■ Exercise goal:
Render the lines below as a JSON list of strings, one string per line, and leave out any blank lines.
......
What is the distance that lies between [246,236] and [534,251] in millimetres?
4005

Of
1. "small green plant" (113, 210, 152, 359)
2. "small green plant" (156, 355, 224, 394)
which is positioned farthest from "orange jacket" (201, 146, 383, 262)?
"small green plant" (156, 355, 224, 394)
......
■ Output of the task:
[
  "What is the distance that lies between [246,236] and [534,251] in millimetres?",
  "4005",
  "Of",
  "1. \"small green plant\" (113, 210, 152, 359)",
  "2. \"small green plant\" (156, 355, 224, 394)",
  "which is positioned farthest from \"orange jacket\" (201, 146, 383, 262)?",
  "\"small green plant\" (156, 355, 224, 394)"
]